Designer

Steven M. Bieda

The coin collector who designed a U.S. coin — then got himself elected to make laws.

Most people who design a United States coin work for the Mint. Steven M. Bieda did it as an outsider: a young attorney and lifelong collector from Warren, Michigan, who entered a design contest and won a place in every pocket-change reference book. Then he did something no other U.S. coin designer has ever done — he ran for office and won.

Who he is

Steven M. Bieda is the rarest kind of coin designer: an amateur who beat the professionals, then walked into the statehouse.

He was born January 21, 1961, in Warren, Michigan, and he grew up a coin collector — one of those kids who reads the catalog cover to cover. He stayed one. He also became a serious student, stacking up degrees: a bachelor's and a master of public administration from Wayne State University, a law degree from the University of Detroit Mercy School of Law, and a master of laws in taxation back at Wayne State. By his thirties he was a tax attorney.

Then, in the late 1980s, the U.S. Mint opened a competition. Congress had authorized a set of commemorative coins — special coins struck to mark an occasion rather than to circulate — to help fund American athletes headed to the 1992 Olympic Games in Barcelona. The Mint wanted designs. Bieda, the collector, sent some in.

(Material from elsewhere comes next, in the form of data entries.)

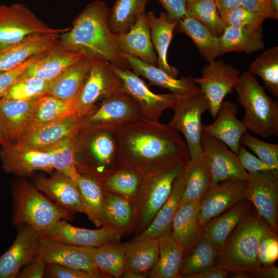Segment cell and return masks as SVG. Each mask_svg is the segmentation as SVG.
Here are the masks:
<instances>
[{
	"label": "cell",
	"mask_w": 278,
	"mask_h": 278,
	"mask_svg": "<svg viewBox=\"0 0 278 278\" xmlns=\"http://www.w3.org/2000/svg\"><path fill=\"white\" fill-rule=\"evenodd\" d=\"M115 130L122 167L142 177L184 166L190 159L179 131L168 124L138 117Z\"/></svg>",
	"instance_id": "1"
},
{
	"label": "cell",
	"mask_w": 278,
	"mask_h": 278,
	"mask_svg": "<svg viewBox=\"0 0 278 278\" xmlns=\"http://www.w3.org/2000/svg\"><path fill=\"white\" fill-rule=\"evenodd\" d=\"M239 70L221 59L208 62L201 70V76L195 81L205 96L208 111L215 118L225 97L234 90L239 82Z\"/></svg>",
	"instance_id": "11"
},
{
	"label": "cell",
	"mask_w": 278,
	"mask_h": 278,
	"mask_svg": "<svg viewBox=\"0 0 278 278\" xmlns=\"http://www.w3.org/2000/svg\"><path fill=\"white\" fill-rule=\"evenodd\" d=\"M127 271L148 276L159 258L158 238L133 239L124 244Z\"/></svg>",
	"instance_id": "35"
},
{
	"label": "cell",
	"mask_w": 278,
	"mask_h": 278,
	"mask_svg": "<svg viewBox=\"0 0 278 278\" xmlns=\"http://www.w3.org/2000/svg\"><path fill=\"white\" fill-rule=\"evenodd\" d=\"M250 72L259 76L264 86L274 96L278 97V47L262 51L249 66Z\"/></svg>",
	"instance_id": "45"
},
{
	"label": "cell",
	"mask_w": 278,
	"mask_h": 278,
	"mask_svg": "<svg viewBox=\"0 0 278 278\" xmlns=\"http://www.w3.org/2000/svg\"><path fill=\"white\" fill-rule=\"evenodd\" d=\"M106 225L123 234L133 230L132 202L123 197L105 192Z\"/></svg>",
	"instance_id": "44"
},
{
	"label": "cell",
	"mask_w": 278,
	"mask_h": 278,
	"mask_svg": "<svg viewBox=\"0 0 278 278\" xmlns=\"http://www.w3.org/2000/svg\"><path fill=\"white\" fill-rule=\"evenodd\" d=\"M149 0H115L109 10V25L115 34L128 31L137 18L145 12Z\"/></svg>",
	"instance_id": "43"
},
{
	"label": "cell",
	"mask_w": 278,
	"mask_h": 278,
	"mask_svg": "<svg viewBox=\"0 0 278 278\" xmlns=\"http://www.w3.org/2000/svg\"><path fill=\"white\" fill-rule=\"evenodd\" d=\"M273 234H276L258 213L251 211L218 249L216 266L230 273L244 272L248 275L261 266L257 257L260 241Z\"/></svg>",
	"instance_id": "3"
},
{
	"label": "cell",
	"mask_w": 278,
	"mask_h": 278,
	"mask_svg": "<svg viewBox=\"0 0 278 278\" xmlns=\"http://www.w3.org/2000/svg\"><path fill=\"white\" fill-rule=\"evenodd\" d=\"M36 56L30 58L12 70L0 73V98L3 97L9 88L19 79Z\"/></svg>",
	"instance_id": "56"
},
{
	"label": "cell",
	"mask_w": 278,
	"mask_h": 278,
	"mask_svg": "<svg viewBox=\"0 0 278 278\" xmlns=\"http://www.w3.org/2000/svg\"><path fill=\"white\" fill-rule=\"evenodd\" d=\"M50 82L37 77H20L3 97L20 100L37 98L47 94Z\"/></svg>",
	"instance_id": "49"
},
{
	"label": "cell",
	"mask_w": 278,
	"mask_h": 278,
	"mask_svg": "<svg viewBox=\"0 0 278 278\" xmlns=\"http://www.w3.org/2000/svg\"><path fill=\"white\" fill-rule=\"evenodd\" d=\"M96 59L86 56L51 81L46 94L62 100L77 99L90 69Z\"/></svg>",
	"instance_id": "33"
},
{
	"label": "cell",
	"mask_w": 278,
	"mask_h": 278,
	"mask_svg": "<svg viewBox=\"0 0 278 278\" xmlns=\"http://www.w3.org/2000/svg\"><path fill=\"white\" fill-rule=\"evenodd\" d=\"M10 144V142L0 120V145L7 146Z\"/></svg>",
	"instance_id": "62"
},
{
	"label": "cell",
	"mask_w": 278,
	"mask_h": 278,
	"mask_svg": "<svg viewBox=\"0 0 278 278\" xmlns=\"http://www.w3.org/2000/svg\"><path fill=\"white\" fill-rule=\"evenodd\" d=\"M245 199L251 202L271 231L278 229V172H248Z\"/></svg>",
	"instance_id": "12"
},
{
	"label": "cell",
	"mask_w": 278,
	"mask_h": 278,
	"mask_svg": "<svg viewBox=\"0 0 278 278\" xmlns=\"http://www.w3.org/2000/svg\"><path fill=\"white\" fill-rule=\"evenodd\" d=\"M219 14L224 11L240 6L241 0H215Z\"/></svg>",
	"instance_id": "61"
},
{
	"label": "cell",
	"mask_w": 278,
	"mask_h": 278,
	"mask_svg": "<svg viewBox=\"0 0 278 278\" xmlns=\"http://www.w3.org/2000/svg\"><path fill=\"white\" fill-rule=\"evenodd\" d=\"M75 163L80 174L99 180L122 167L115 130L81 128L75 135Z\"/></svg>",
	"instance_id": "4"
},
{
	"label": "cell",
	"mask_w": 278,
	"mask_h": 278,
	"mask_svg": "<svg viewBox=\"0 0 278 278\" xmlns=\"http://www.w3.org/2000/svg\"><path fill=\"white\" fill-rule=\"evenodd\" d=\"M249 277L277 278L278 268L274 264L261 266L248 273Z\"/></svg>",
	"instance_id": "60"
},
{
	"label": "cell",
	"mask_w": 278,
	"mask_h": 278,
	"mask_svg": "<svg viewBox=\"0 0 278 278\" xmlns=\"http://www.w3.org/2000/svg\"><path fill=\"white\" fill-rule=\"evenodd\" d=\"M11 187L12 221L15 227L27 223L39 232L59 220L71 218L74 214L26 181H14Z\"/></svg>",
	"instance_id": "6"
},
{
	"label": "cell",
	"mask_w": 278,
	"mask_h": 278,
	"mask_svg": "<svg viewBox=\"0 0 278 278\" xmlns=\"http://www.w3.org/2000/svg\"><path fill=\"white\" fill-rule=\"evenodd\" d=\"M123 90V82L112 65L95 59L78 96L75 114L80 120L95 111L98 101Z\"/></svg>",
	"instance_id": "9"
},
{
	"label": "cell",
	"mask_w": 278,
	"mask_h": 278,
	"mask_svg": "<svg viewBox=\"0 0 278 278\" xmlns=\"http://www.w3.org/2000/svg\"><path fill=\"white\" fill-rule=\"evenodd\" d=\"M45 276L51 278H94L85 271L55 264H46Z\"/></svg>",
	"instance_id": "54"
},
{
	"label": "cell",
	"mask_w": 278,
	"mask_h": 278,
	"mask_svg": "<svg viewBox=\"0 0 278 278\" xmlns=\"http://www.w3.org/2000/svg\"><path fill=\"white\" fill-rule=\"evenodd\" d=\"M275 8L278 10V0H271Z\"/></svg>",
	"instance_id": "63"
},
{
	"label": "cell",
	"mask_w": 278,
	"mask_h": 278,
	"mask_svg": "<svg viewBox=\"0 0 278 278\" xmlns=\"http://www.w3.org/2000/svg\"><path fill=\"white\" fill-rule=\"evenodd\" d=\"M0 160L6 173L29 177L38 170L51 172L54 169L50 153L23 147L16 144L1 146Z\"/></svg>",
	"instance_id": "19"
},
{
	"label": "cell",
	"mask_w": 278,
	"mask_h": 278,
	"mask_svg": "<svg viewBox=\"0 0 278 278\" xmlns=\"http://www.w3.org/2000/svg\"><path fill=\"white\" fill-rule=\"evenodd\" d=\"M175 29L191 39L207 62L216 60L221 55L218 37L196 19L185 15L178 20Z\"/></svg>",
	"instance_id": "37"
},
{
	"label": "cell",
	"mask_w": 278,
	"mask_h": 278,
	"mask_svg": "<svg viewBox=\"0 0 278 278\" xmlns=\"http://www.w3.org/2000/svg\"><path fill=\"white\" fill-rule=\"evenodd\" d=\"M185 186L184 167L175 179L170 194L149 226L134 239L158 238L171 229L172 223L181 204Z\"/></svg>",
	"instance_id": "31"
},
{
	"label": "cell",
	"mask_w": 278,
	"mask_h": 278,
	"mask_svg": "<svg viewBox=\"0 0 278 278\" xmlns=\"http://www.w3.org/2000/svg\"><path fill=\"white\" fill-rule=\"evenodd\" d=\"M15 239L0 256V278H15L21 268L38 254L39 232L27 223L17 227Z\"/></svg>",
	"instance_id": "20"
},
{
	"label": "cell",
	"mask_w": 278,
	"mask_h": 278,
	"mask_svg": "<svg viewBox=\"0 0 278 278\" xmlns=\"http://www.w3.org/2000/svg\"><path fill=\"white\" fill-rule=\"evenodd\" d=\"M69 29L49 27L22 3L0 4V50L31 35L61 33Z\"/></svg>",
	"instance_id": "8"
},
{
	"label": "cell",
	"mask_w": 278,
	"mask_h": 278,
	"mask_svg": "<svg viewBox=\"0 0 278 278\" xmlns=\"http://www.w3.org/2000/svg\"><path fill=\"white\" fill-rule=\"evenodd\" d=\"M96 266L108 277H122L126 268L124 244L119 241L96 247H85Z\"/></svg>",
	"instance_id": "40"
},
{
	"label": "cell",
	"mask_w": 278,
	"mask_h": 278,
	"mask_svg": "<svg viewBox=\"0 0 278 278\" xmlns=\"http://www.w3.org/2000/svg\"><path fill=\"white\" fill-rule=\"evenodd\" d=\"M80 129V119L74 113L54 122L28 128L20 140L14 144L44 150L67 137L75 135Z\"/></svg>",
	"instance_id": "21"
},
{
	"label": "cell",
	"mask_w": 278,
	"mask_h": 278,
	"mask_svg": "<svg viewBox=\"0 0 278 278\" xmlns=\"http://www.w3.org/2000/svg\"><path fill=\"white\" fill-rule=\"evenodd\" d=\"M158 239L159 258L148 276L153 278L179 277L183 255L179 245L172 236L171 229Z\"/></svg>",
	"instance_id": "38"
},
{
	"label": "cell",
	"mask_w": 278,
	"mask_h": 278,
	"mask_svg": "<svg viewBox=\"0 0 278 278\" xmlns=\"http://www.w3.org/2000/svg\"><path fill=\"white\" fill-rule=\"evenodd\" d=\"M39 234L50 239L84 247H96L119 241L123 235L119 231L106 224L97 229H88L75 227L65 219L58 221Z\"/></svg>",
	"instance_id": "16"
},
{
	"label": "cell",
	"mask_w": 278,
	"mask_h": 278,
	"mask_svg": "<svg viewBox=\"0 0 278 278\" xmlns=\"http://www.w3.org/2000/svg\"><path fill=\"white\" fill-rule=\"evenodd\" d=\"M174 113L168 125L184 135L190 159L201 157V116L208 110L207 101L202 93L180 96L171 108Z\"/></svg>",
	"instance_id": "10"
},
{
	"label": "cell",
	"mask_w": 278,
	"mask_h": 278,
	"mask_svg": "<svg viewBox=\"0 0 278 278\" xmlns=\"http://www.w3.org/2000/svg\"><path fill=\"white\" fill-rule=\"evenodd\" d=\"M240 6L264 16L267 19H278V10L271 0H241Z\"/></svg>",
	"instance_id": "55"
},
{
	"label": "cell",
	"mask_w": 278,
	"mask_h": 278,
	"mask_svg": "<svg viewBox=\"0 0 278 278\" xmlns=\"http://www.w3.org/2000/svg\"><path fill=\"white\" fill-rule=\"evenodd\" d=\"M61 33L36 34L0 50V73L12 70L56 45Z\"/></svg>",
	"instance_id": "27"
},
{
	"label": "cell",
	"mask_w": 278,
	"mask_h": 278,
	"mask_svg": "<svg viewBox=\"0 0 278 278\" xmlns=\"http://www.w3.org/2000/svg\"><path fill=\"white\" fill-rule=\"evenodd\" d=\"M38 254L44 262L85 271L94 278L108 276L95 265L84 247H77L39 235Z\"/></svg>",
	"instance_id": "18"
},
{
	"label": "cell",
	"mask_w": 278,
	"mask_h": 278,
	"mask_svg": "<svg viewBox=\"0 0 278 278\" xmlns=\"http://www.w3.org/2000/svg\"><path fill=\"white\" fill-rule=\"evenodd\" d=\"M146 17L150 28L152 43L157 56V66L170 75L177 78L178 70L167 61V53L178 20L171 19L164 11L159 16L148 11Z\"/></svg>",
	"instance_id": "30"
},
{
	"label": "cell",
	"mask_w": 278,
	"mask_h": 278,
	"mask_svg": "<svg viewBox=\"0 0 278 278\" xmlns=\"http://www.w3.org/2000/svg\"><path fill=\"white\" fill-rule=\"evenodd\" d=\"M263 28L226 26L218 37L221 55L231 52L250 54L265 47Z\"/></svg>",
	"instance_id": "36"
},
{
	"label": "cell",
	"mask_w": 278,
	"mask_h": 278,
	"mask_svg": "<svg viewBox=\"0 0 278 278\" xmlns=\"http://www.w3.org/2000/svg\"><path fill=\"white\" fill-rule=\"evenodd\" d=\"M142 179L141 176L135 171L121 167L99 181L105 192L123 197L132 202Z\"/></svg>",
	"instance_id": "42"
},
{
	"label": "cell",
	"mask_w": 278,
	"mask_h": 278,
	"mask_svg": "<svg viewBox=\"0 0 278 278\" xmlns=\"http://www.w3.org/2000/svg\"><path fill=\"white\" fill-rule=\"evenodd\" d=\"M75 181L81 195L85 214L97 227L105 225V192L100 181L94 176L79 173Z\"/></svg>",
	"instance_id": "34"
},
{
	"label": "cell",
	"mask_w": 278,
	"mask_h": 278,
	"mask_svg": "<svg viewBox=\"0 0 278 278\" xmlns=\"http://www.w3.org/2000/svg\"><path fill=\"white\" fill-rule=\"evenodd\" d=\"M110 9L101 0L88 4L74 20L72 27L60 34L65 47L104 60L119 68H129L108 22Z\"/></svg>",
	"instance_id": "2"
},
{
	"label": "cell",
	"mask_w": 278,
	"mask_h": 278,
	"mask_svg": "<svg viewBox=\"0 0 278 278\" xmlns=\"http://www.w3.org/2000/svg\"><path fill=\"white\" fill-rule=\"evenodd\" d=\"M218 249L204 238L183 261L179 277L199 272L216 266Z\"/></svg>",
	"instance_id": "47"
},
{
	"label": "cell",
	"mask_w": 278,
	"mask_h": 278,
	"mask_svg": "<svg viewBox=\"0 0 278 278\" xmlns=\"http://www.w3.org/2000/svg\"><path fill=\"white\" fill-rule=\"evenodd\" d=\"M36 188L57 204L75 213L85 214L78 187L74 179L56 170L50 177L38 178Z\"/></svg>",
	"instance_id": "26"
},
{
	"label": "cell",
	"mask_w": 278,
	"mask_h": 278,
	"mask_svg": "<svg viewBox=\"0 0 278 278\" xmlns=\"http://www.w3.org/2000/svg\"><path fill=\"white\" fill-rule=\"evenodd\" d=\"M247 180H229L212 184L201 198L198 221L201 226L245 199Z\"/></svg>",
	"instance_id": "17"
},
{
	"label": "cell",
	"mask_w": 278,
	"mask_h": 278,
	"mask_svg": "<svg viewBox=\"0 0 278 278\" xmlns=\"http://www.w3.org/2000/svg\"><path fill=\"white\" fill-rule=\"evenodd\" d=\"M141 117L140 109L134 99L124 90L102 100L99 107L80 120V129H114Z\"/></svg>",
	"instance_id": "13"
},
{
	"label": "cell",
	"mask_w": 278,
	"mask_h": 278,
	"mask_svg": "<svg viewBox=\"0 0 278 278\" xmlns=\"http://www.w3.org/2000/svg\"><path fill=\"white\" fill-rule=\"evenodd\" d=\"M115 39L122 53L157 66V56L152 43L146 12L137 18L128 31L115 34Z\"/></svg>",
	"instance_id": "28"
},
{
	"label": "cell",
	"mask_w": 278,
	"mask_h": 278,
	"mask_svg": "<svg viewBox=\"0 0 278 278\" xmlns=\"http://www.w3.org/2000/svg\"><path fill=\"white\" fill-rule=\"evenodd\" d=\"M220 15L225 26L250 28H262L264 21L267 19L264 16L241 6L224 11Z\"/></svg>",
	"instance_id": "50"
},
{
	"label": "cell",
	"mask_w": 278,
	"mask_h": 278,
	"mask_svg": "<svg viewBox=\"0 0 278 278\" xmlns=\"http://www.w3.org/2000/svg\"><path fill=\"white\" fill-rule=\"evenodd\" d=\"M258 260L261 266L274 264L278 258V239L276 234L263 238L258 246Z\"/></svg>",
	"instance_id": "52"
},
{
	"label": "cell",
	"mask_w": 278,
	"mask_h": 278,
	"mask_svg": "<svg viewBox=\"0 0 278 278\" xmlns=\"http://www.w3.org/2000/svg\"><path fill=\"white\" fill-rule=\"evenodd\" d=\"M158 1L172 20H178L185 16L186 0H158Z\"/></svg>",
	"instance_id": "58"
},
{
	"label": "cell",
	"mask_w": 278,
	"mask_h": 278,
	"mask_svg": "<svg viewBox=\"0 0 278 278\" xmlns=\"http://www.w3.org/2000/svg\"><path fill=\"white\" fill-rule=\"evenodd\" d=\"M37 98L20 100L0 98V120L10 144L18 142L26 132Z\"/></svg>",
	"instance_id": "29"
},
{
	"label": "cell",
	"mask_w": 278,
	"mask_h": 278,
	"mask_svg": "<svg viewBox=\"0 0 278 278\" xmlns=\"http://www.w3.org/2000/svg\"><path fill=\"white\" fill-rule=\"evenodd\" d=\"M238 103L245 109L241 121L252 132L264 138L278 136V106L260 85L255 75L241 74L234 89Z\"/></svg>",
	"instance_id": "5"
},
{
	"label": "cell",
	"mask_w": 278,
	"mask_h": 278,
	"mask_svg": "<svg viewBox=\"0 0 278 278\" xmlns=\"http://www.w3.org/2000/svg\"><path fill=\"white\" fill-rule=\"evenodd\" d=\"M124 83V90L135 101L141 111V117L159 121L163 112L172 108L180 95L173 93L157 94L151 92L139 76L129 68H119L112 65Z\"/></svg>",
	"instance_id": "14"
},
{
	"label": "cell",
	"mask_w": 278,
	"mask_h": 278,
	"mask_svg": "<svg viewBox=\"0 0 278 278\" xmlns=\"http://www.w3.org/2000/svg\"><path fill=\"white\" fill-rule=\"evenodd\" d=\"M184 166L171 167L142 177L137 194L132 202L136 236L149 226L167 200L175 179Z\"/></svg>",
	"instance_id": "7"
},
{
	"label": "cell",
	"mask_w": 278,
	"mask_h": 278,
	"mask_svg": "<svg viewBox=\"0 0 278 278\" xmlns=\"http://www.w3.org/2000/svg\"><path fill=\"white\" fill-rule=\"evenodd\" d=\"M199 210V202L181 203L172 221V234L181 249L183 262L204 238L203 227L198 221Z\"/></svg>",
	"instance_id": "23"
},
{
	"label": "cell",
	"mask_w": 278,
	"mask_h": 278,
	"mask_svg": "<svg viewBox=\"0 0 278 278\" xmlns=\"http://www.w3.org/2000/svg\"><path fill=\"white\" fill-rule=\"evenodd\" d=\"M237 103L231 101H223L215 121L209 125H202V133L215 137L223 142L237 154L240 140L247 129L237 117Z\"/></svg>",
	"instance_id": "24"
},
{
	"label": "cell",
	"mask_w": 278,
	"mask_h": 278,
	"mask_svg": "<svg viewBox=\"0 0 278 278\" xmlns=\"http://www.w3.org/2000/svg\"><path fill=\"white\" fill-rule=\"evenodd\" d=\"M130 69L138 76L146 78L150 84L169 90L172 93L182 96L201 92L191 76L174 77L157 66L149 64L140 59L123 54Z\"/></svg>",
	"instance_id": "25"
},
{
	"label": "cell",
	"mask_w": 278,
	"mask_h": 278,
	"mask_svg": "<svg viewBox=\"0 0 278 278\" xmlns=\"http://www.w3.org/2000/svg\"><path fill=\"white\" fill-rule=\"evenodd\" d=\"M86 55L69 49L58 43L45 53L37 56L20 77H37L52 81Z\"/></svg>",
	"instance_id": "22"
},
{
	"label": "cell",
	"mask_w": 278,
	"mask_h": 278,
	"mask_svg": "<svg viewBox=\"0 0 278 278\" xmlns=\"http://www.w3.org/2000/svg\"><path fill=\"white\" fill-rule=\"evenodd\" d=\"M46 263L38 254L19 271L16 277L42 278L45 276Z\"/></svg>",
	"instance_id": "57"
},
{
	"label": "cell",
	"mask_w": 278,
	"mask_h": 278,
	"mask_svg": "<svg viewBox=\"0 0 278 278\" xmlns=\"http://www.w3.org/2000/svg\"><path fill=\"white\" fill-rule=\"evenodd\" d=\"M185 15L203 24L218 37L221 35L226 27L215 0H186Z\"/></svg>",
	"instance_id": "46"
},
{
	"label": "cell",
	"mask_w": 278,
	"mask_h": 278,
	"mask_svg": "<svg viewBox=\"0 0 278 278\" xmlns=\"http://www.w3.org/2000/svg\"><path fill=\"white\" fill-rule=\"evenodd\" d=\"M252 204L244 199L229 210L210 220L203 226L204 237L219 249L238 224L251 211Z\"/></svg>",
	"instance_id": "32"
},
{
	"label": "cell",
	"mask_w": 278,
	"mask_h": 278,
	"mask_svg": "<svg viewBox=\"0 0 278 278\" xmlns=\"http://www.w3.org/2000/svg\"><path fill=\"white\" fill-rule=\"evenodd\" d=\"M240 143L250 149L265 163L278 168V145L266 142L247 131L241 136Z\"/></svg>",
	"instance_id": "51"
},
{
	"label": "cell",
	"mask_w": 278,
	"mask_h": 278,
	"mask_svg": "<svg viewBox=\"0 0 278 278\" xmlns=\"http://www.w3.org/2000/svg\"><path fill=\"white\" fill-rule=\"evenodd\" d=\"M201 147V157L208 167L211 185L229 180H248V173L241 165L237 154L223 142L202 133Z\"/></svg>",
	"instance_id": "15"
},
{
	"label": "cell",
	"mask_w": 278,
	"mask_h": 278,
	"mask_svg": "<svg viewBox=\"0 0 278 278\" xmlns=\"http://www.w3.org/2000/svg\"><path fill=\"white\" fill-rule=\"evenodd\" d=\"M237 155L241 165L247 172H278L277 167L265 163L243 146L240 147Z\"/></svg>",
	"instance_id": "53"
},
{
	"label": "cell",
	"mask_w": 278,
	"mask_h": 278,
	"mask_svg": "<svg viewBox=\"0 0 278 278\" xmlns=\"http://www.w3.org/2000/svg\"><path fill=\"white\" fill-rule=\"evenodd\" d=\"M185 186L181 203L200 202L211 185V176L205 161L200 158L190 159L184 167Z\"/></svg>",
	"instance_id": "39"
},
{
	"label": "cell",
	"mask_w": 278,
	"mask_h": 278,
	"mask_svg": "<svg viewBox=\"0 0 278 278\" xmlns=\"http://www.w3.org/2000/svg\"><path fill=\"white\" fill-rule=\"evenodd\" d=\"M75 135L67 137L42 150L50 153L54 169L64 173L74 180L79 174L75 163Z\"/></svg>",
	"instance_id": "48"
},
{
	"label": "cell",
	"mask_w": 278,
	"mask_h": 278,
	"mask_svg": "<svg viewBox=\"0 0 278 278\" xmlns=\"http://www.w3.org/2000/svg\"><path fill=\"white\" fill-rule=\"evenodd\" d=\"M76 101L77 99L62 100L48 94L38 97L27 130L61 119L75 113Z\"/></svg>",
	"instance_id": "41"
},
{
	"label": "cell",
	"mask_w": 278,
	"mask_h": 278,
	"mask_svg": "<svg viewBox=\"0 0 278 278\" xmlns=\"http://www.w3.org/2000/svg\"><path fill=\"white\" fill-rule=\"evenodd\" d=\"M228 271L215 266L205 270L188 275L186 278H225L229 276Z\"/></svg>",
	"instance_id": "59"
}]
</instances>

He won. A design he had drawn ended up on the reverse — the "tails" side — of the 1992 Olympic half dollar, the coin's clad version that anyone could buy. The collector had become a designer. That alone would earn him a page here. But Bieda kept going. In 2002 he was elected to the Michigan House of Representatives, and later to the State Senate. He is, as the numismatic press likes to point out, the only person who has both designed a United States coin and been elected to state or federal office.

The craft and the contest

The story of Bieda's design has a twist collectors love: he didn't draw it for the coin it ended up on.

The 1992 Olympic program had three coins — a copper-nickel half dollar, a silver dollar, and a gold five-dollar piece. Bieda submitted ideas across denominations. The design that made it into production — an olive branch crossing the Olympic torch — was originally one of his entries for the gold coin. The Mint's selection committee liked it, but they placed it on the half dollar reverse instead. So the image of branch-over-torch that millions of people now hold was, in a sense, a gold coin's idea that found a home on the cheapest coin in the set.

There's a division of labor on every modern U.S. coin that's worth knowing. The designer draws the image; a Mint sculptor-engraver then renders it in three dimensions — sculpting the relief (how high the design stands off the surface) and cutting the master tooling the coin is struck from. Bieda was the designer. The veteran Mint sculptor John Mercanti — later the Mint's chief engraver — translated Bieda's reverse into the struck coin. The obverse, the "heads" side, with its gymnast in motion against the flag, came from a different outside designer, William Cousins.

Bieda's eye for coins didn't retire when he entered politics. Years later, as Michigan worked through the federal State Quarters program, he stayed close to the process — by one firsthand account from a Michigan numismatist, working with Mint sculptor-engraver Alfred Maletsky to push for the design that showed Michigan's map as dense forest. He never held a Mint job. He just kept showing up where the coins were being decided.

Key facts

Born
January 21, 1961, Warren, Michigan, USA
Nationality
American
Day job
Attorney (tax law); later legislator
Notable coin design
Reverse of the 1992 Olympic half dollar (olive branch crossing Olympic torch)
Sculpted by
John Mercanti, U.S. Mint
Public office
Michigan House of Representatives (2003–2009); Michigan State Senate (2011–2019)
Distinction
Only U.S. coin designer ever elected to state or federal office

Questions people ask

Who designed the 1992 Olympic half dollar?

The reverse — the olive branch crossing the Olympic torch — was designed by Steven M. Bieda, a coin collector and attorney from Warren, Michigan, and sculpted by U.S. Mint engraver John Mercanti. The obverse, a gymnast in motion, was designed by William Cousins.

Did Steven Bieda work for the U.S. Mint?

No. He was an outside designer who entered the Mint's open competition for the 1992 Olympic commemorative coins and won a spot. He was a practicing attorney, not a Mint staff sculptor.

Is it true a U.S. coin designer became a politician?

Yes — and Bieda is the only one. After designing the 1992 Olympic half dollar reverse, he was elected to the Michigan House of Representatives in 2002 and later to the Michigan State Senate, making him the only designer of a U.S. coin ever elected to state or federal office.

Why is the design on a half dollar if it was meant for a gold coin?

Bieda submitted designs across the 1992 Olympic denominations. His olive-branch-and-torch design was originally entered for the gold five-dollar coin, but the Mint's selection committee chose to use it on the clad half dollar reverse instead.